Years ago, I lived across the street from Gregory’s home on the Celian Hill. On my way to school, I would peek through the ancient doors of the library of Pope Agapitus, a relative of Gregory’s, where archeologists were trying to learn about what was once the largest Christian library in Rome. Barbarian tribes later plundered the place on their regular sweeps through the city.
These were bad times. Gregory was called from his monastery, not only to become pope, but to lead a city under siege. He never was a healthy man and he never had much support. Most of Rome’s leading families fled to safer parts; the imperial government relocated in Milan. The burden of the city and the church fell on him.
Called to a job he didn’t want, Gregory drew wisdom and strength from the scriptures, especially from figures like Job and Paul the Apostle, who taught him that strength can come to weak “earthen vessels” like himself.
In his Commentary on Ezechiel, which we read in today’s Office of Readings, Gregory describes what he went through. Like Ezechiel, he was appointed a watchmen in the city, supposed to go up to the heights and see what’s coming, but “I’m not doing this very well, ” Gregory said.
“I do not preach as well as I should nor does my life follow the principles I preach so inadequately.

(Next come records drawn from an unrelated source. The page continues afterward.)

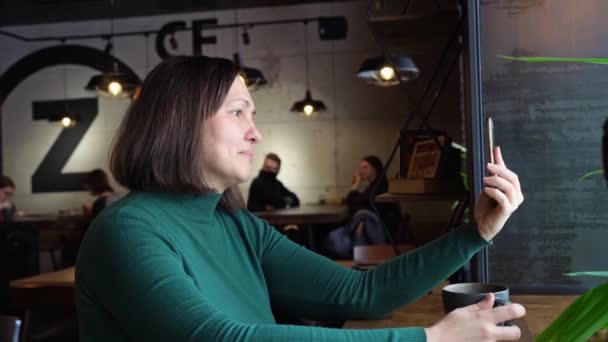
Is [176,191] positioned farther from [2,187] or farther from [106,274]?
[2,187]

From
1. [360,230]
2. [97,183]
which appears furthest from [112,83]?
[360,230]

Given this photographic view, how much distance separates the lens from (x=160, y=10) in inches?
326

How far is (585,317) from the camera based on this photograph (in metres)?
0.50

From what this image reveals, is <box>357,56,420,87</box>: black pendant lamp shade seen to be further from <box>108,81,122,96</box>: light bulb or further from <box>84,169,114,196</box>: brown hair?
<box>84,169,114,196</box>: brown hair

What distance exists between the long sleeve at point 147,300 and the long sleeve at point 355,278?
325mm

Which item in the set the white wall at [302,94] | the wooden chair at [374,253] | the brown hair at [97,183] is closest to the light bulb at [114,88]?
the brown hair at [97,183]

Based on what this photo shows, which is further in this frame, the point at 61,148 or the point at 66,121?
the point at 61,148

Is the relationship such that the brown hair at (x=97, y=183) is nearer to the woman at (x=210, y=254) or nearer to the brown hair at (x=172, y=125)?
the woman at (x=210, y=254)

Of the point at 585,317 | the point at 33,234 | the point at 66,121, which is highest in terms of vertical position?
the point at 66,121

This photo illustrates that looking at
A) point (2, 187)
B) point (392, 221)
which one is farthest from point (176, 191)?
point (2, 187)

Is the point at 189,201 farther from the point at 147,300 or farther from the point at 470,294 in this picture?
the point at 470,294

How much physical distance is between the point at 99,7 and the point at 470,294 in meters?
7.96

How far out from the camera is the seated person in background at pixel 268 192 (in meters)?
6.67

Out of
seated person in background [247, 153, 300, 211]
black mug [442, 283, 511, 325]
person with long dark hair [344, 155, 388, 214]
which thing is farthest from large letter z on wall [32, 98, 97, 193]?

“I don’t deny my guilt, I get tired and negligent. Maybe by recognizing my failure I’ll win pardon from a sympathetic judge. When I lived in the monastery I was able to keep my tongue from idle topics and give my mind almost continually to prayer, but since taking on my shoulders the burden of pastoral care, I’m unable to keep recollected, with my mind on so many things.

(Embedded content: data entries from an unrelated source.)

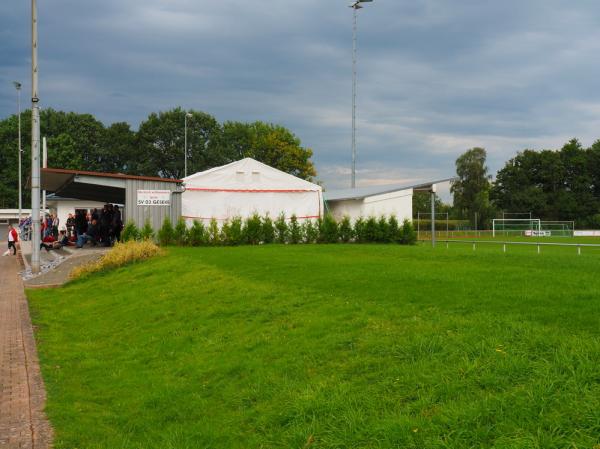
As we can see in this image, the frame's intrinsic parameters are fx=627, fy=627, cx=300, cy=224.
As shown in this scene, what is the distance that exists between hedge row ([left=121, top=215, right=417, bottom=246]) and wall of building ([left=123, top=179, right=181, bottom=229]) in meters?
0.59

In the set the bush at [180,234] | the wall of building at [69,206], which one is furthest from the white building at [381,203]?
the wall of building at [69,206]

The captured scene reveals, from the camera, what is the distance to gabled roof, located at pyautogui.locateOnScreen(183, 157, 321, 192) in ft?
89.1

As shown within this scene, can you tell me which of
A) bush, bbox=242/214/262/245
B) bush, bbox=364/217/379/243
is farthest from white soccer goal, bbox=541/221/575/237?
bush, bbox=242/214/262/245

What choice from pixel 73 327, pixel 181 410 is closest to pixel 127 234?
pixel 73 327

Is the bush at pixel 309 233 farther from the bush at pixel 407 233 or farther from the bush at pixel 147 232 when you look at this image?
the bush at pixel 147 232

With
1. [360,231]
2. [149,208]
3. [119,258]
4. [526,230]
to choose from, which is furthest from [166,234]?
[526,230]

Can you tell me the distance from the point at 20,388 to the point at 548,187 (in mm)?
78732

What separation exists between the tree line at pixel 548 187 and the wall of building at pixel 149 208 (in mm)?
51619

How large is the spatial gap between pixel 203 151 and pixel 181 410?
7059 cm

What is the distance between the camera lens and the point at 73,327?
37.9 feet

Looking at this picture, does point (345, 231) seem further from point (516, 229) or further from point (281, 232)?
point (516, 229)

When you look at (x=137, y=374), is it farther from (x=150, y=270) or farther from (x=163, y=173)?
(x=163, y=173)

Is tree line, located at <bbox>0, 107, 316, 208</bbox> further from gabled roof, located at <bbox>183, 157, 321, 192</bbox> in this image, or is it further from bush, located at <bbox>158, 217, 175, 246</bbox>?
bush, located at <bbox>158, 217, 175, 246</bbox>

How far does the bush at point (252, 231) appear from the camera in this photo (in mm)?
24992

“I have to consider questions affecting churches and monasteries and often I have to judge the lives and actions of individuals; I’m forced to take part in certain civil affairs, then I have to worry about barbarians attacking and wolves menacing the flock in my care; I have to do my political duty to support those who uphold the law; I have to put up patiently with thieves and then I have to confront them, in all charity.
“My mind is torn by all the things I have to think about. Then I have to put my mind on preaching. How can I do justice to this sacred ministry?
“Because of who I am I have to associate with all kinds of people and sometimes I say too much. But if I don’t talk to them the weaker kind of people wont come near me, and then we wont have them when we need them. So I have to listen to a lot of aimless chatter.
“But I’m also weak myself and I can get drawn into gossiping and then find myself saying the same things I didn’t care to listen to before.
“Who am I — what kind of watchman am I? I’m not standing on the heights, I’m in the depths of weakness. And yet the creator and redeemer of all can give me, unworthy though I am, the grace to see life as it is and power to speak effectively of it. It’s for love of him that I do not spare myself in preaching him.”
You have to admire Gregory. He feels weak, but he’s a watchman caring for his city and his church. Weakness doesn’t prevent him from serving or being far-sighted. From the Celian Hill Gregory sent monks to England, to the ends of the world, to found the church there. On his tomb in the Vatican is the simple inscription that describes him so well. “Servant of the servants of God.”
Today, Mother Theresa’s community lives on the land where Gregory’s home once was, on the Celian Hill, next to the ancient church of Saints John and Paul. They say Gregory took in 12 poor people for a meal almost every day. The poor are still taken care of where he once lived.